Объ этомъ заводѣ имѣлся доносъ:
“…А особливо поимѣйте трахмальный заводъ, а то что жъ такое отношенiе, и намъ обидно. Проявитѣ служебное усмотрѣнiе”…
Только стало брезжить, товаро-пассажирскiй поѣздъ высадилъ Бѣлкина на глухой станцiи. Во всемъ вокзалѣ только и была живая душа − заспанный сторожъ, который тушилъ лампы. Стало извѣстно, что здѣсь и буфетишки-то нѣтъ, а не то что лошадей, и что до завода верстъ семь. Идти пѣшкомъ, да еще съ перегруженнымъ портфелемъ, было неудобно.
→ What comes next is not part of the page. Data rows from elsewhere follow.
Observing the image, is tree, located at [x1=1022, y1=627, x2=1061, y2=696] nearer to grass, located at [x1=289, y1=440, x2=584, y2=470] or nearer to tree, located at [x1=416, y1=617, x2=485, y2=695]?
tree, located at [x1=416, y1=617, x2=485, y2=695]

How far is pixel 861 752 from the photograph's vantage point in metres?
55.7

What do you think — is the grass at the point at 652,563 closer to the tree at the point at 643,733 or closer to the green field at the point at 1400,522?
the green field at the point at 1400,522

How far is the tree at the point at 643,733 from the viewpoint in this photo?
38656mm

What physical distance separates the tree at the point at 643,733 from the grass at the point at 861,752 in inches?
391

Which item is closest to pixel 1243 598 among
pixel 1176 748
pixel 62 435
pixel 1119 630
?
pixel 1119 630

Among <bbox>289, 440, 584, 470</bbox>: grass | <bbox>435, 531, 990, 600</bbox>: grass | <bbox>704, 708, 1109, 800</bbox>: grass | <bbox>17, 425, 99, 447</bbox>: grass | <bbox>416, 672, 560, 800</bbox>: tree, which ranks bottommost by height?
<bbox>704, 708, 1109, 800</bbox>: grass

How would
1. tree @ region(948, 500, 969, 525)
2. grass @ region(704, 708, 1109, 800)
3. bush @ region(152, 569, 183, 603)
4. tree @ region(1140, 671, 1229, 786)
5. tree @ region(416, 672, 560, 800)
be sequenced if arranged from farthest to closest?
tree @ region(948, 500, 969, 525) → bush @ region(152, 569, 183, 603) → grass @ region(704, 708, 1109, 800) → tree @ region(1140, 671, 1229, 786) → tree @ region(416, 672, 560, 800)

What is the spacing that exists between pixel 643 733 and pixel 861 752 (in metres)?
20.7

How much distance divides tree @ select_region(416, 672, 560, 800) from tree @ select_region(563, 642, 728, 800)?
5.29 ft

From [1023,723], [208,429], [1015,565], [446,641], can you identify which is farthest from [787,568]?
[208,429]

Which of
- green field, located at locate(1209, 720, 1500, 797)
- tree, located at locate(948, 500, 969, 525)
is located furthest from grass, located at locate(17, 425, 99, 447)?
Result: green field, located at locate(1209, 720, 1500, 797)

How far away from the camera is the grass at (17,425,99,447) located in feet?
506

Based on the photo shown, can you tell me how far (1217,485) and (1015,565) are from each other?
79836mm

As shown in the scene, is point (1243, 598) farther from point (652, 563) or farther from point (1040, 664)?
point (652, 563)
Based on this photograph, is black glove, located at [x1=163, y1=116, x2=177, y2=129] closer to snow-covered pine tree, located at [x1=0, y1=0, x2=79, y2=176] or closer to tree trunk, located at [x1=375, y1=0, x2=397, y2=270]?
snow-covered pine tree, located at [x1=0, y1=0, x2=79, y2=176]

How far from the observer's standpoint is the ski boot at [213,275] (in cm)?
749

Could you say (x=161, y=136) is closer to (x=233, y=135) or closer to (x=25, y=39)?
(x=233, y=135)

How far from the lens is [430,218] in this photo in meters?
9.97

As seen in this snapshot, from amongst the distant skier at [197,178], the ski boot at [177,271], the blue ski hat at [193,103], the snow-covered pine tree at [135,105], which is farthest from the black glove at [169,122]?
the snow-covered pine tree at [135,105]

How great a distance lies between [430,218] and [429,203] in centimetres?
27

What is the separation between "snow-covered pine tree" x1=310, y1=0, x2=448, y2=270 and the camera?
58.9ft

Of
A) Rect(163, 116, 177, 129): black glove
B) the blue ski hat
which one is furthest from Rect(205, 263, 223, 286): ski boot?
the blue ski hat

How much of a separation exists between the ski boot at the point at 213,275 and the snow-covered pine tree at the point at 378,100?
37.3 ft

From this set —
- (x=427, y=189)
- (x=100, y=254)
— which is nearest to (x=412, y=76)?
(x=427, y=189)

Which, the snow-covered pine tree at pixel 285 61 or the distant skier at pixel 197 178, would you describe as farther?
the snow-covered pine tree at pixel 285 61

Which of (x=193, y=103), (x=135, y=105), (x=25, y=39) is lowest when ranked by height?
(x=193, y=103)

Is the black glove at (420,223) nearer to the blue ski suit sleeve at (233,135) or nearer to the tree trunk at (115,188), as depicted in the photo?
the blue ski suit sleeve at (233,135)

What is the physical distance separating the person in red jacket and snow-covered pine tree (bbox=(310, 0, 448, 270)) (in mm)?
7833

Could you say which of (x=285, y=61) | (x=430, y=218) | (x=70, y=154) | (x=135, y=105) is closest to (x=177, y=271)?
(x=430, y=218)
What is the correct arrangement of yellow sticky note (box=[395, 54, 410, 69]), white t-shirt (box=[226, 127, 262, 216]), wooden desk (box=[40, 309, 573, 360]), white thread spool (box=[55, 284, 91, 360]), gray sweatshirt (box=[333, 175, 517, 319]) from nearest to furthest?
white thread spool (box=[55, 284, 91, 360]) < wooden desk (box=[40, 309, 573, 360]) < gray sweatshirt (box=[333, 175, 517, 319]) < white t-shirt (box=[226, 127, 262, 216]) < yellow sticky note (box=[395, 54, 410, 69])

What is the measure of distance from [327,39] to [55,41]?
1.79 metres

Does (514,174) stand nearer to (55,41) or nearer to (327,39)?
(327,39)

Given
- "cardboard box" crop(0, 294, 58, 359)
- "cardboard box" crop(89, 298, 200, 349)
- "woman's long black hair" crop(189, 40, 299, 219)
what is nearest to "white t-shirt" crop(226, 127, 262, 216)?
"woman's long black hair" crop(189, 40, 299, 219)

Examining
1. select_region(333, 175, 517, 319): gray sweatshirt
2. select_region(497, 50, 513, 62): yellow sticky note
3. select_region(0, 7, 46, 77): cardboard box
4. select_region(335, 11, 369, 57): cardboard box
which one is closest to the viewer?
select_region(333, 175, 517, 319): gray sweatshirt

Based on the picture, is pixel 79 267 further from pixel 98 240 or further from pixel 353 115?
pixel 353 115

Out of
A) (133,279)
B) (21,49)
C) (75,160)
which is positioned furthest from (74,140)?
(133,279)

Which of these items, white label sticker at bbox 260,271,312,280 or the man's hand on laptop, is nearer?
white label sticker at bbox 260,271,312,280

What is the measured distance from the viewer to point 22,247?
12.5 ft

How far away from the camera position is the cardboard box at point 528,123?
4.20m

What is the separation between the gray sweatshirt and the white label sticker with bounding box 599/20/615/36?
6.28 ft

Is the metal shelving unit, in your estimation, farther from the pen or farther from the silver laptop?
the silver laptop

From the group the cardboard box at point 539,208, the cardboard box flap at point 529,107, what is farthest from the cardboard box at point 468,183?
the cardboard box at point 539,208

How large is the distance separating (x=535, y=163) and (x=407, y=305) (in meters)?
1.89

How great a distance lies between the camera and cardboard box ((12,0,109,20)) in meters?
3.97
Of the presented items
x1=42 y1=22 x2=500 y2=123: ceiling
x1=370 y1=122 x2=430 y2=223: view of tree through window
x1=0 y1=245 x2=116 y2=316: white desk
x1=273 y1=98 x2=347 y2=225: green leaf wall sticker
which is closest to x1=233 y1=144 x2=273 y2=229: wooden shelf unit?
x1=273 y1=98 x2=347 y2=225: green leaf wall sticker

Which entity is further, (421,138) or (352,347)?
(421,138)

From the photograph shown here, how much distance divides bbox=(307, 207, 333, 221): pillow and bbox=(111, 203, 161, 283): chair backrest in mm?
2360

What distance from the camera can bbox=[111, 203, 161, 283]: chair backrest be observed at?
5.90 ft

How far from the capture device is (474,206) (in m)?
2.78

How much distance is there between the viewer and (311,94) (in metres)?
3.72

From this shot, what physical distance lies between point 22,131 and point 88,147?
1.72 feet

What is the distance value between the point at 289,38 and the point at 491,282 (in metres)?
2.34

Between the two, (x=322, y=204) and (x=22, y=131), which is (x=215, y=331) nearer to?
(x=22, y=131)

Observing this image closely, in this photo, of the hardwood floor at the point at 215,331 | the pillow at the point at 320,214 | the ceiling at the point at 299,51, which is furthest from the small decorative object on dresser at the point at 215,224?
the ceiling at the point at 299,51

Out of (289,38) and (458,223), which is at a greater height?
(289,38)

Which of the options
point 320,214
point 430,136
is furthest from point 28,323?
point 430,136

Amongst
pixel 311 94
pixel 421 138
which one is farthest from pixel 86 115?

− Слава одна, что станцiя. Съ патокой вотъ ежели подъѣдутъ… Ффу!..
Погасла послѣдняя лампа, и теперь холодный голубой разсвѣтъ глядѣлъ въ мутныя стекла. Со стѣны отъ окна веселый толстякъ протягивалъ дымящуюся чашку. Но и здѣсь увидалъ только пустоту.
Черезъ дорогу глядѣлъ на него грязный домишко съ синей вывѣской чайной лавки. Лѣниво тянулся въ мутное небо дымокъ. Гуси подбирали подъ водопойной колодой. Съ надсадомъ, перегибаясь, точно давила ее невидимая рука, каркала ворона къ снѣгу.
− А у чайника?
− Чего тамъ! Гуси одни…
Чаю напиться? Но вспомнилось, что жена просила беречься и не занести чего-нибудь дѣтямъ, потому что въ уѣздѣ скарлатина.
− Какъ тамъ у него… дѣти не болѣли?
− У Василь Митрева? Мальчикъ у него надысь померъ. Да кругомъ у насъ. У начальника теперь тоже…
Жутью повѣяло отъ сѣраго домишки и грязнаго снѣга.
Бѣлкинъ приказалъ отпереть чистый залъ, постоялъ у окна, увидалъ въ зеркало измятое желтое лицо и вышелъ на платформу.
Висѣли грузныя низкiя облака. Съ запаснаго пути чернымъ нутромъ глядѣлъ товарный вагонъ. На занесенныхъ снѣгомъ полѣнницахъ, за линiей, опять кричала ворона.
Прошелъ на другой конецъ платформы, къ грудѣ бѣлыхъ боченковъ. На днищахъ жирно стояло дегтемъ − “патока”. Смотрѣлъ, не ѣдутъ ли отъ завода, но пусто было въ бѣлыхъ поляхъ съ темнѣющей полосой дороги. Слушалъ капель.
И опять, какъ уже не разъ въ пути, думалъ, что за поганая его жизнь. Десять лѣтъ одно и одно. Если бы перебраться въ губернскiй городъ, тамъ все-таки… Не думалось дальше. А тутъ…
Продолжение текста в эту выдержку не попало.